Hot on the heels of our first blog interviewee, we are delighted to welcome our second and third today in the persons of Friendly Author Giles Paley-Phillips and his very own Fearsome Beastie; aka 'Beastie'.
The book 'The Fearsome Beastie' has proved a popular addition to Eddie's bedbook tower over the last month. Graphically (but not
too graphically) illustrated by Gabriele Antonini, it is a cautionary tale about why you shouldn't believe everything a monster tells you, and the importance of keeping your axe-wielding grandma close at hand at all times (
definitely a paeon to the benefits of inter-generational living).
We wanted to get the inside story on how Beastie's tale came to be told and how his monstering career has progressed since his perfidy has been outed. We are, after all, seekers of the purest journalistic truth for you dear readers.
A preliminary risk assessment of our house suggested that some basic precautions should be taken. I therefore took care to order in a Nice Piece of (organic) Child Haunch from the butchers in case Beastie started slavering during the interview and I hid the Fellow Reviewers in the cupboard under the stairs.
Giles required nothing more than a cup of tea and a custard cream thankfully.
Polly: Beastie, where did you and Giles first meet? You seem to have allowed him fairly open access to some of the darker secrets of your modus operandi. Was this an authorised biography and are you worried it may backfire given the state of High Alert all axe wielding grandmothers have now been placed on?
Beastie: He totally stitched me up! I had no idea he was going to write about my eating habits in such detail. He has totally twisted the truth, I mean do I look like the sort of Beastie that would eat children? (don't answer that)
(Beastie tucks into steak heartily at this point and demands salt and pepper)
Polly: Bill has a Lego storm trooper, a beyblade, 6 assorted bricks and a dismantled marble run, Eddie has a ball of blu tac covered in fluff and I have an overdue library book. What's under your beds?
Beastie: Bones mostly...but they aren't mine I swear! Not really sure how they got there actually, must have been the previous tenant...got any ketchup?
Giles: Urmmm, quite a lot of stuff, chrimbo decorations, suitcases, unused picture frames, a ten pin bowling ball with no finger holes!
(no room for any more monsters then- phew)
Polly: (whilst Beastie is gnawing and distracted- soft voice)
Can you recommend a good Beastie stew recipe? What ingredients should we be stocking up on Delia-like in the event of a Beastie visitation? (at the end of the book- Grandma comes up trumps again with Beastie carcass)
Giles: I don't do Delia, her timings are always off, more of a Jamie Oliver fan, so lets just say, with that in mind, that my Beastie stew will definitely feature garlic, chilli, fennel seed and lashings and lashings of olive oil, cause Jools loves it!!
(sounds DELICIOUS)
Polly: What projects next for both of you?

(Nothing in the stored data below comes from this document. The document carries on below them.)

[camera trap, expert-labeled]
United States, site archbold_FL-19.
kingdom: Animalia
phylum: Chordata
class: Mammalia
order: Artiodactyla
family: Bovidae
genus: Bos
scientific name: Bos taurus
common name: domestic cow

More collaborations or is it time to part ways?
Beastie: I have recently started a support group to help Beasties around the world affected by prejudice from the elderly!

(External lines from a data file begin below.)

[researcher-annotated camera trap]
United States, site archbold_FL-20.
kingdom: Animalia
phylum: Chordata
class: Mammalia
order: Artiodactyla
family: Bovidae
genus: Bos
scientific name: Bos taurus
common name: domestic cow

Giles: I have a new picture book out in September called 'Tamara Small and the Monsters' Ball' and then another out next May called 'Things you never knew about Dinosaurs'.
Polly:
A busy time for both! We look forward to the next books and thank you.
At this time Beastie started muttering about 'pudding' and sniffing round the cupboard so it was time to bring things to a swift conclusion. I apologise to Giles for the slightly brutal way I bundled him out the door; the children were starting to moan gently.
'The Fearsome Beastie' written by Giles Paley-Phillips and illustrated by Gabriele Antonini is published by Maverick, isbn 978-1-84886-066-7. I thank them for sending a review copy and for Giles for sparing his time for the interview. Our views are our own.